Human glioma cell lines and tumor specimens were analyzed for LAT1 expression using Western blotting and reverse transcription polymerase chain reaction analysis. The rate of neutral amino acid uptake was measured using L-[C]leucine. The proliferation and apoptosis rates were analyzed by 3-(4, 5-dimethylthiazol-2-yl)-2, 5-diphenyl tetrazolium bromide and terminal deoxynucleotidyl transferase-mediated nick end-labeling assays, respectively, on inhibition of system L by 2-aminobicyclo-(2,2,1)-heptane-2-carboxylic acid. The effects on proliferation and tumor growth caused by exogenously overexpressed LAT1 were similarly analyzed.

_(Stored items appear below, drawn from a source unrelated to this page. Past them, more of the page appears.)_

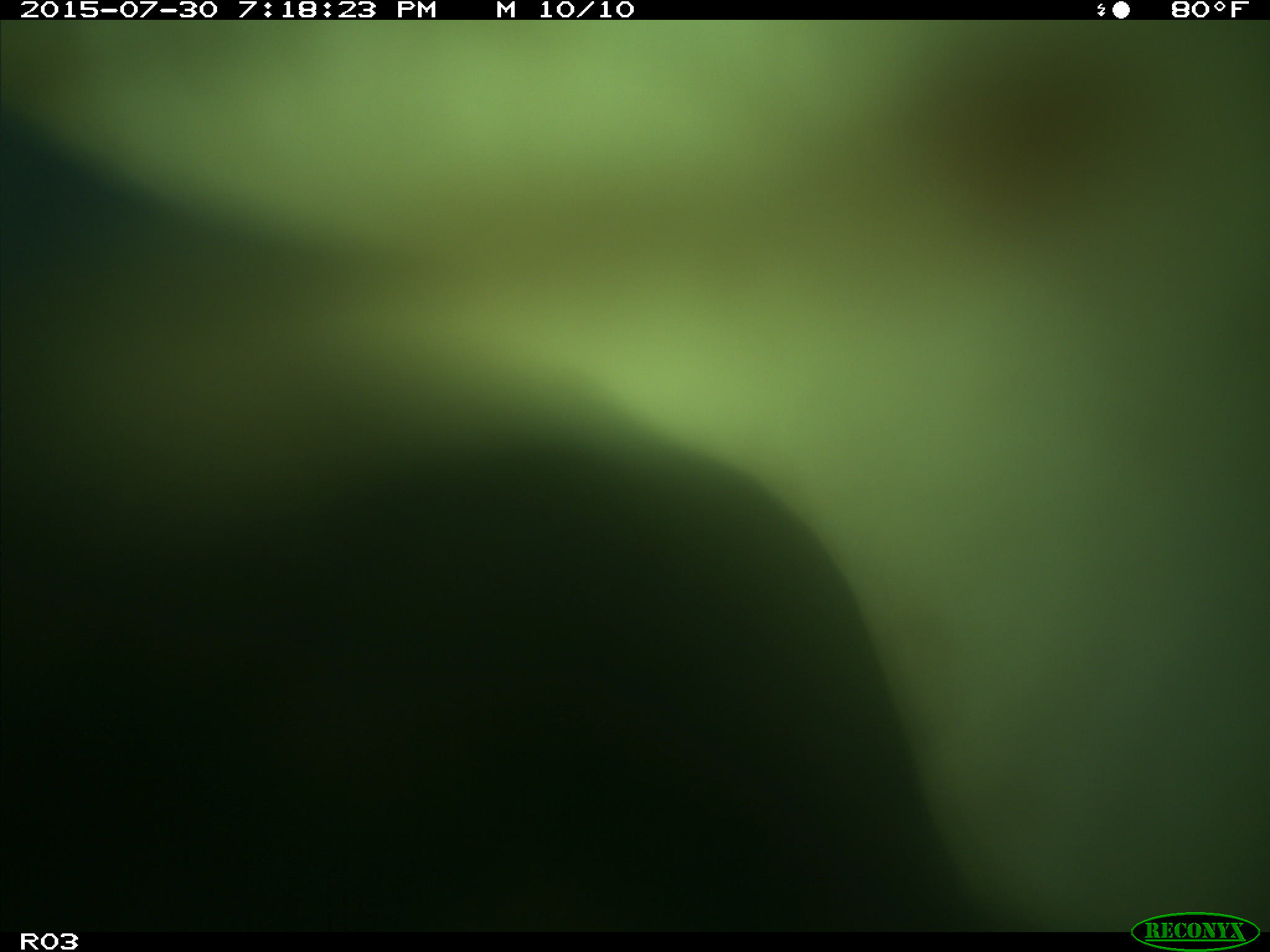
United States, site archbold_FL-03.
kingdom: Animalia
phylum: Chordata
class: Mammalia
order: Artiodactyla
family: Bovidae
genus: Bos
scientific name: Bos taurus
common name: domestic cow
Bos taurus (domestic cow).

LAT1 was expressed in most human high-grade gliomas and glioma cell lines at various levels, with more ubiquitous expression of 4F2 heavy chain. Glioma cells with high LAT1 expression exhibited a marked increase in the uptake rate of L-[C]leucine. 2-Aminobicyclo-(2,2,1)-heptane-2-carboxylic acid treatment not only suppressed deoxyribonucleic acid synthesis in association with the up-regulation of the cyclin-dependent kinase inhibitor p21 but also enhanced apoptosis with caspase activation, thereby exerting both cytostatic and cytocidal effects in glioma cells with high LAT1 expression levels. Furthermore, overexpression of LAT1 in glioma cells with low endogenous LAT1 expression significantly enhanced the rates of tumor cell growth in athymic mice.

LAT1, the major transporter of system L, is frequently expressed at higher levels in high-grade gliomas than in low-grade gliomas and brain tissues, and it may play an important role in enhancing the rates of tumor cell proliferation and growth in vivo.